Hamburg. Käufer sollten möglichst keine Vorkasse bei Autokauf leisten. Gehälter der Mitarbeiter gesichert. Gespräche mit Investoren laufen.

Die Verbraucherzentrale Hamburg rät Kunden des insolventen Hamburger VW-Händlers Willy Tiedtke zur Vorsicht beim Kauf eines neuen Autos. "Wer dort ein Fahrzeug bestellt, sollte möglichst erst dann zahlen, wenn er den Fahrzeugbrief in den Händen hält", sagte Insolvenzexpertin Kerstin Föller dem Abendblatt. Jeder, der Vorkasse leiste, laufe Gefahr, dass das gezahlte Geld in die Insolvenzmasse falle und möglicherweise nicht mehr zurückgezahlt werde. Dies sei grundsätzlich bei Insolvenzverfahren von Unternehmen der Fall.

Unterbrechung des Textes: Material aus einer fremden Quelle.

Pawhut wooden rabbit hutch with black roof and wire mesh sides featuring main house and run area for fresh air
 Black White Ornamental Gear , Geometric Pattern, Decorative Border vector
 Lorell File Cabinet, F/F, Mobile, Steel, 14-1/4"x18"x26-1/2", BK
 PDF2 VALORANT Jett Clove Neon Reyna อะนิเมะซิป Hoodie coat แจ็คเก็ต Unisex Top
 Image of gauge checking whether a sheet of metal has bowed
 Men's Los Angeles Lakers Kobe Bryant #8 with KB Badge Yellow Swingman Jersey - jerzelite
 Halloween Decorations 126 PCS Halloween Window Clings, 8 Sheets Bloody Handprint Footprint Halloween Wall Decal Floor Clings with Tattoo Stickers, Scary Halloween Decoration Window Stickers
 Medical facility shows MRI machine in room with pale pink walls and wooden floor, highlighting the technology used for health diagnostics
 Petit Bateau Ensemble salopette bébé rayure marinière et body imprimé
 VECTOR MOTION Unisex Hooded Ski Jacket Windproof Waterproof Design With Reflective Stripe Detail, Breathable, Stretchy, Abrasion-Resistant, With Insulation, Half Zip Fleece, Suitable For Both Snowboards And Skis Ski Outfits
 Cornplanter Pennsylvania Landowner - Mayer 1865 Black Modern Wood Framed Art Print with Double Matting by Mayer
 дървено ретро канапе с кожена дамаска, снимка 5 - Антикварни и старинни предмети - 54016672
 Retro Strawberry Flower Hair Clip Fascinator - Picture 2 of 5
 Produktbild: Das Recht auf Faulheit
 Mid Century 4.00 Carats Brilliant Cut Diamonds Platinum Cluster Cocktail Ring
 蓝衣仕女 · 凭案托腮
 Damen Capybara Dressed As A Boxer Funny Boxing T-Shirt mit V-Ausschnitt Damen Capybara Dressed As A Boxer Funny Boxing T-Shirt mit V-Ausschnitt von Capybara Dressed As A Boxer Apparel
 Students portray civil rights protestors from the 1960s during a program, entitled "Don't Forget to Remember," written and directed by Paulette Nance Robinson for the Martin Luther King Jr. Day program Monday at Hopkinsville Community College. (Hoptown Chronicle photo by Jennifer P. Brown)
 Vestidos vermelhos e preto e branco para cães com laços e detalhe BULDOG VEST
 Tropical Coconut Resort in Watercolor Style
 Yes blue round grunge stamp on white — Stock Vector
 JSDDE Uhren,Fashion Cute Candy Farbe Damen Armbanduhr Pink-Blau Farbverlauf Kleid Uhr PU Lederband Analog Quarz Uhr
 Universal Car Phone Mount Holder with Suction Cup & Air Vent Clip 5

Das bereits 1935 gegründete Autohaus Tiedtke hatte am Dienstag beim Amtsgericht Hamburg einen Insolvenzantrag stellen müssen. Dieser Schritt sei erforderlich geworden, „nachdem trotz intensiven Bemühens in den vergangenen Monaten die weitere Finanzierung der Gesellschaft nicht mehr gesichert werden konnte“, teilte das Unternehmen mit. Rund 360 Mitarbeiter an sechs Standorten sind von der Insolvenz in Eigenverwaltung betroffen.

Individuelle Lösungen für Kunden

"Der Geschäftsbetrieb von Willy Tiedtke läuft derzeit uneingeschränkt weiter", betonte der Sanierungsexperte Gerrit Hölzle gegenüber dem Abendblatt. Der Rechtsanwalt ist vom Gericht zusammen mit seinem Kollegen Thorsten Bieg neben dem Chef Alexander Tiedtke in die Geschäftsführung berufen worden, um das Unternehmen wieder auf Kurs zu bringen.

"Alle Kunden, die Fragen zu ihren Fahrzeugen oder zur Gewährleistung haben, wenden sich am besten an die Berater in den Hamburger Autohäusern", so Hölzle. "Wir versuchen dann, für jeden Einzelfall eine Lösung zu finden." Konkrete Einzelfragen könnten Kunden auch an die Email-Adresse willytiedtke@goerg.de richten.

Bleiben Arbeitsplätze und Standorte erhalten?

Die Gehälter der 360 Beschäftigten des Autohauses seien zunächst einmal bis Ende des Jahres gesichert, sagte Hölzle. Ob alle Arbeitsplätze und Standorte dauerhaft erhalten werden könnten, lasse sich zum jetzigen Zeitpunkt allerdings noch nicht sagen. Es gebe derzeit Gespräche mit möglichen Investoren, die an einem Erwerb des Unternehmens interessiert seien. "Diese Gespräche hatte die Geschäftsführung schon vor dem Insolvenzantrag begonnen, sie werden jetzt weitergeführt." Namen nannte der Rechtsanwalt nicht.

Hölzle hat bereits einige Erfahrung mit der Rettung von angeschlagenen Autohändlern in Deutschland. So gelang es ihm nach eigenen Angaben, die Standorte des insolventen Händlers Max Moritz in Nordrhein-Westfalen zu erhalten – allerdings nur, indem sie an verschiedene Investoren veräußert wurden.

Welche Rolle spielt der Dieselskandal?

Bei der Frage, wie es zu der massiven Schieflage bei Willy Tiedtke kommen konnte, stehen die Sanierungsexperten noch ganz am Anfang. Er könne zwar nicht ausschließen, dass der VW-Dieselskandal mit den aktuellen Problemen zu tun habe, sagte Hölzle. Dies als Hauptgrund zu bezeichnen, sei aber sicher nicht richtig. "Die Ursachen werden wir erst in den kommenden Wochen ermitteln."

Nach Einschätzung von Insidern haben die Hamburger – wie viele andere Händler auch – Probleme mit dem aktuellen Rückkaufswert von Diesel-Leasingfahrzeugen bekommen. In der Regel müssen die Autohäuser die Wagen nach Vertragsende zu festgelegten Preisen zurücknehmen. Preise, die am Gebrauchtmarkt für Diesel derzeit nicht mehr zu erzielen sind. Auf den Verlusten bleiben die Händler dann sitzen.